Así que ésta debía de ser la
Superliftata,
la segunda esposa de Cataldo, pariente lejana de la
contessa,
a la que Brunetti conocía de oídas pero no había visto hasta ahora. Un rápido repaso al archivo de cotilleos de su memoria le hizo recordar que la mujer procedía del Norte, que era retraída y, por alguna oculta razón, extraña.

—Ah —empezó el
conte,
interrumpiendo los pensamientos de Brunetti. Paola se adelantó, besó a la mujer y estrechó la mano del hombre. Dirigiéndose a la mujer, el
conte
dijo—: Franca, te presento a Guido Brunetti, mi yerno, el marido de Paola —y a Brunetti—: Guido, te presento a Franca Marinello y su marido, Maurizio Cataldo —dio un paso atrás y, con un ademán, invitó a Brunetti a adelantarse, como si Brunetti y Paola fueran un regalo de Navidad que ofrecía a la otra pareja.

Brunetti dio la mano a la mujer, que la estrechó con sorprendente firmeza, y al hombre, cuya palma tenía un tacto seco, como si necesitara que le quitaran el polvo.


Piacere
—dijo, sonriendo primero a los ojos de la mujer y después a los del hombre, de un azul pálido.

El hombre movió la cabeza de arriba abajo, pero fue la mujer quien habló:

—Su madre política habla muy bien de usted desde hace años. Mucho gusto de conocerle por fin.

Antes de que a Brunetti se le ocurriera qué responder, las puertas del comedor se abrieron desde dentro y el hombre que les había tomado los abrigos anunció que la cena estaba servida. Mientras cruzaban el salón, Brunetti trató de recordar lo que la
contessa
pudiera haberle contado de su amiga Franca, aparte de que le había brindado su amistad años atrás, cuando la joven había venido a estudiar a Venecia.

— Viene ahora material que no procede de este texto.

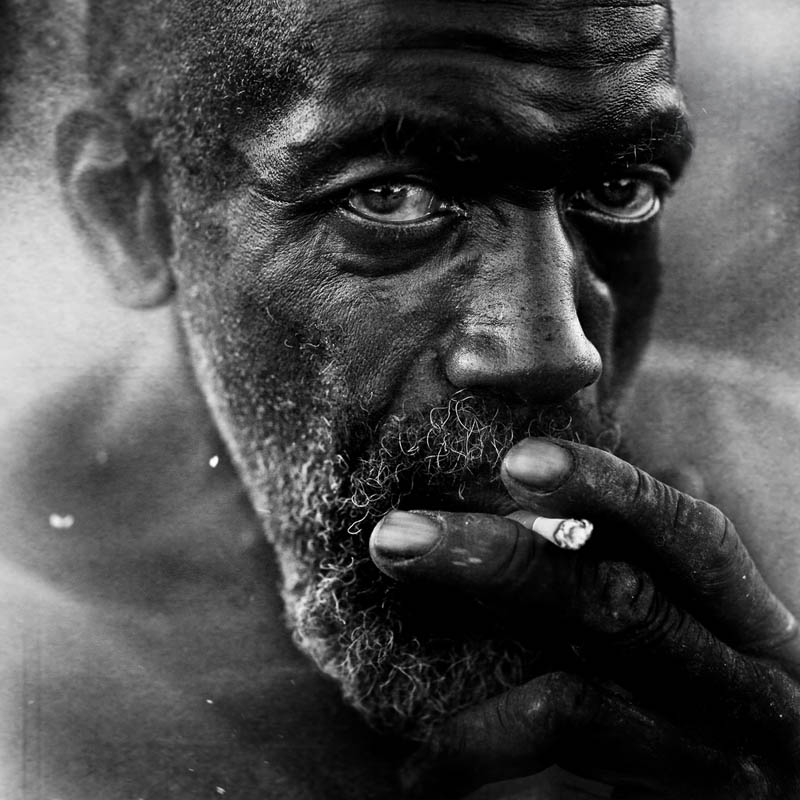 homeless black and white portraits lee jeffries 7 25 Incredibly Detailed Black And White Portraits of the Homeless by Lee Jeffries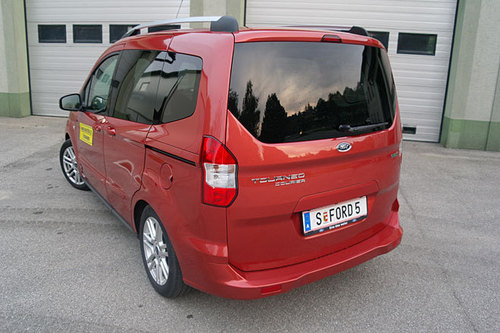 ford tourneo courier 1 0 im test autotests autowelt. Black Bedroom Furniture Sets. Home Design Ideas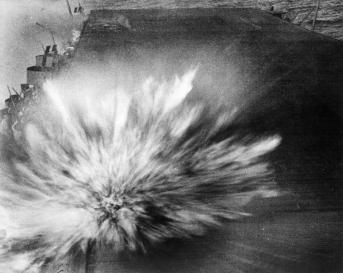 USS_enterprise-bomb_hit-Bat_eastern_Solomons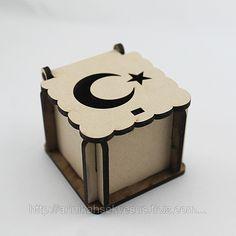 Ay Yıldız İşlemeli Ahşap Kutu (ID#865192): satış, İstanbul'daki fiyat. Arı Nikah Şekeri Ve Süs adlı şirketin sunduğu Kutu Çeşitleri Nikah Şekeri Malzeme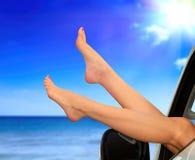 Beaitiful kobieta iść na piechotę przeciw lata niebieskiemu niebu i morzu Wakacje, podróż wakacji letnich pojęcie Kobieta pokazuj fotografia royalty free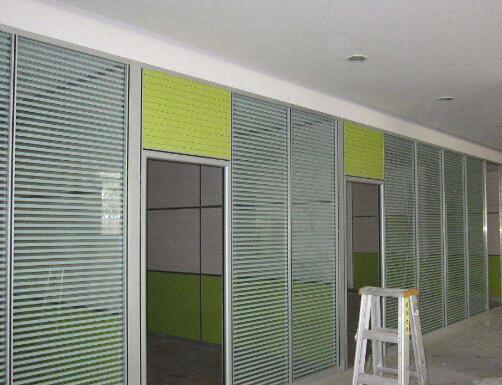 中式不锈钢门窗装修_成都益美佳装饰工程有限公司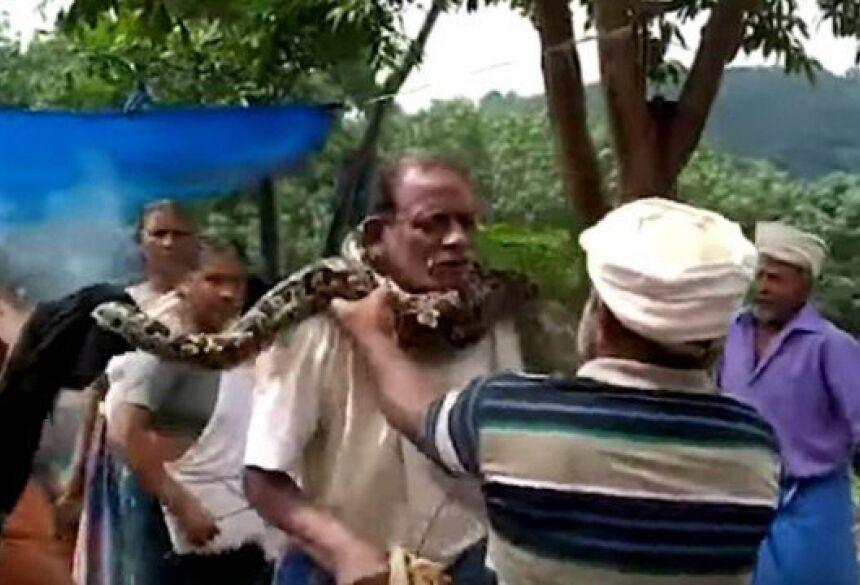 Píton se enrosca no pescoço de indiano Foto: Reprodução/YouTube
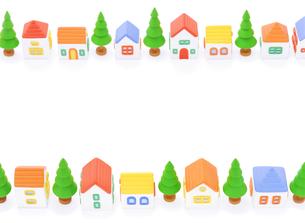 粘土の家と街路樹の写真素材 [FYI01788217]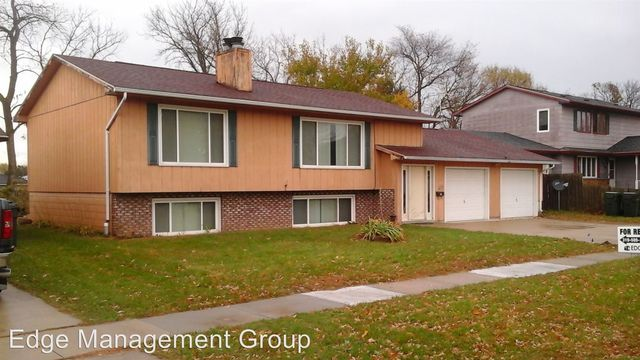 1203 Kaplan Dr Waterloo IA 50702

El espectáculo de la mesa, cargada de porcelana y de plata y adornada con un estallido de flores, le recordó la última vez que había comido en esta casa, hacía sólo dos semanas. Venía a traer dos libros a la
contessa
con la que en los últimos años intercambiaba lecturas, y con ella encontró a su hijo Raffi, que, le explicó, había venido a recoger el borrador de su ensayo de Literatura Italiana, que su abuela se había brindado a repasar.

Estaban en el estudio, sentados frente al escritorio, uno al lado del otro. Tenían delante las ocho hojas del ensayo, con comentarios escritos en tres colores. A la izquierda de los papeles estaba una bandeja de sandwiches o, mejor dicho, restos de una bandeja de sandwiches. Mientras Brunetti se los terminaba, la
contessa
le descifró su código de colores: rojo para faltas gramaticales, amarillo para las formas del verbo
essere
y azul para las inexactitudes y errores de interpretación.

Raffi, que solía irritarse cuando Brunetti disentía de su visión de la historia o Paola corregía su gramática, parecía convencido de que su abuela sabía bien lo que se decía, e introducía en el portátil sus sugerencias sin rechistar. Y Brunetti escuchaba atentamente las explicaciones que ella daba.

Paola lo sacó de su abstracción murmurando:

—Busca tu sitio.

Porque, delante de cada sitio, estaba una tarjetita escrita a mano. Él no tardó en encontrar la suya y se alegró al ver a su izquierda la de Paola, entre él y su padre. Ya cada cual parecía haber encontrado su sitio en la mesa. A una persona familiarizada con la etiqueta le habría escandalizado que, en una cena elegante, se sentara juntos a los matrimonios, y menos mal, pensaría el purista, que el
conte
y la
contessa
ocupaban uno y otro extremo de la mesa rectangular. Renato Rocchetto, el abogado del
conte,
sostuvo la silla de la
contessa.
Cuando ella se hubo sentado, las otras mujeres tomaron asiento a su vez y a continuación hicieron otro tanto los hombres.

Brunetti se encontró frente a la esposa de Cataldo, a un metro de su cara. Ella escuchaba lo que le decía su marido, con la cabeza casi rozando la de él, pero Brunetti sabía que pronto llegaría lo inevitable. Paola lo miró, le dio unas palmadas en el muslo y susurró:


Coraggio.

Cuando Paola retiró la mano, Cataldo sonrió a su esposa y se volvió hacia Paola y su padre; Franca Marinello miró a Brunetti.

—Qué frío hace, ¿verdad? —empezó, y Brunetti se preparó para otra de aquellas conversaciones de las cenas mundanas.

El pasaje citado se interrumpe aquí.